Prison officials had found a garrote — a strangling device made from a shoestring and barrel buttons — in Miller’s cell at Kinross Correctional Facility in Chippewa County.

“We believed that he was going to use them on a female corrections officer up there,” said Bob Dutcher, a former Meridian Township police captain who helped build the case against Miller.

Sauter and Dunnings, appointed as special prosecutors, took Miller to trial in Chippewa County, where a jury convicted him of possessing a weapon in prison.

Miller’s weapons charge tagged another 20 to 40 years to his sentence.

Bengtson, Miller’s original defense attorney who was retained again by Miller’s family for the case, called the charge and sentence “ridiculous.”

“I didn’t think it was factually grounded,” Bengtson said. “I expected him to walk out a free man.”

Worries about the future

Nearly four decades after her rape, Lisa Gilbert said she forgives Miller, but believes he is beyond rehabilitation. She plans to tell the parole board the same.

“My opinion counts,” said Gilbert, who has since married and moved out of Michigan. “I feel in a way that I’m not only speaking for my brother and I, but I’m speaking out for the other women who were robbed of their lives.”

Krapf-Haddock said she has never spoken publicly of her experience since testifying at Miller’s trial decades ago.

But a letter from the parole board in June, informing her of Miller’s latest chance at freedom, made her come forward, she said.

“It’s time for anybody who had anything to do with this case to make sure he doesn’t do this to our daughters, wives, mothers,” Krapf-Haddock said.
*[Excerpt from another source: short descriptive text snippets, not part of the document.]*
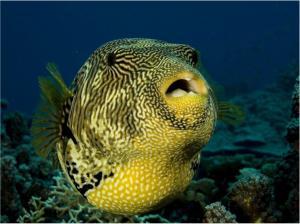 Зубы людей имеют общие гены с зубами рыбы фугу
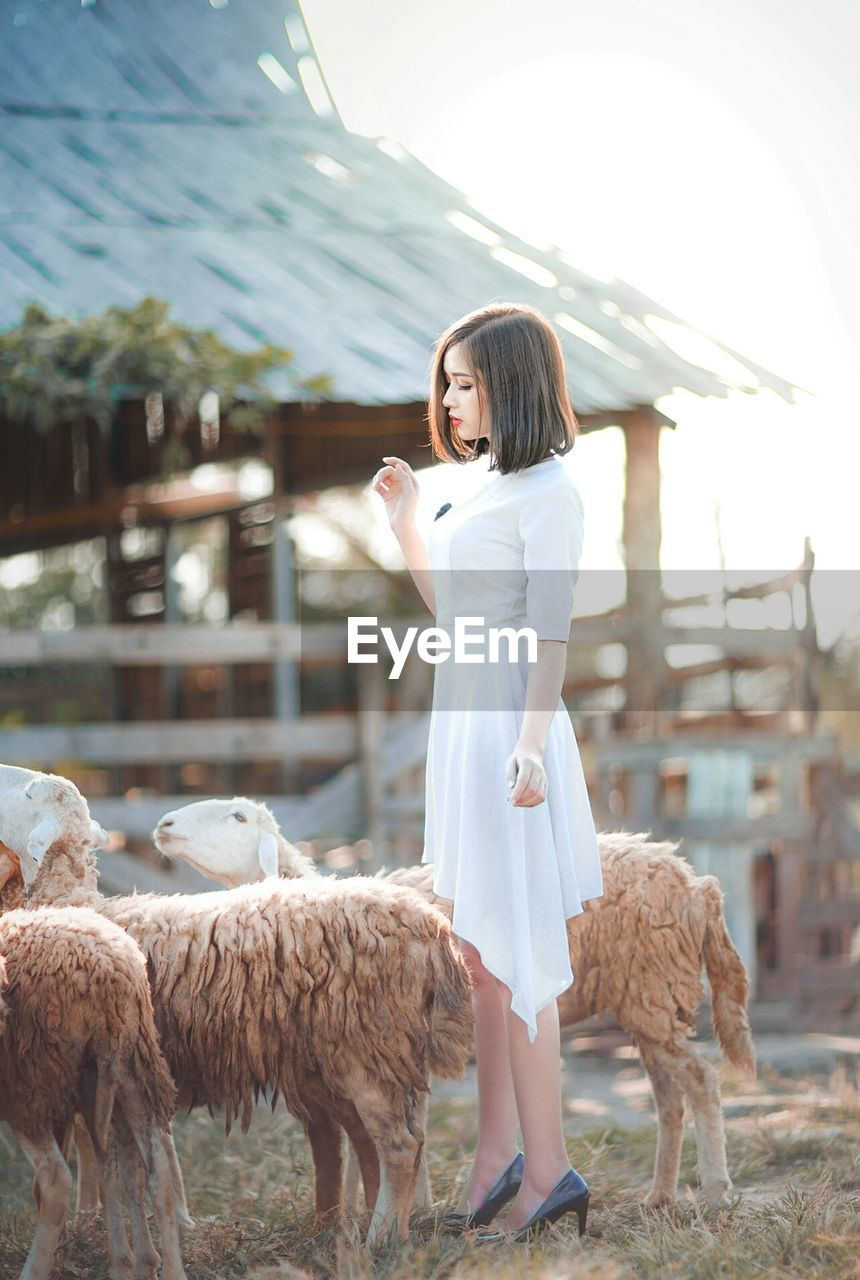 Side View Of Young Woman Standing By Sheep On Field Against Sky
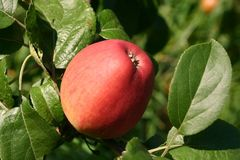 Apfel 'Erbachhofer Mostapfel'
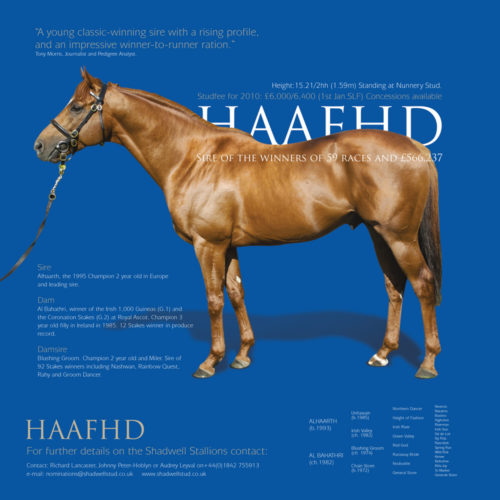 shadwell stud brochure design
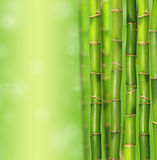 Bamboo jungle background Stock Photos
“The case is being forgotten. People are forgetting how dangerous this man is.”

Don Miller's most recent mugshot taken by the Michigan Department of Corrections, in 2014.

Kay Young agrees.

“Because he is in a heavily controlled environment where he cannot kill others should not mislead people to the conclusion that he will choose not to kill again in free society,” Young said in an email. “Where he is now, others control his desire or fantasy to kill.”

Ochberg believes Miller is a sadistic psychopath, a lethal predator who will kill again if he’s released.

That’s why he and the committee campaigned nearly two decades ago to develop a form of civil commitment for killers who can’t be rehabilitated. The legislation to create such a system was unsuccessful.

“What do you do when someone’s served the sentence they were given," Ochberg said, "and they’re still deadly dangerous?”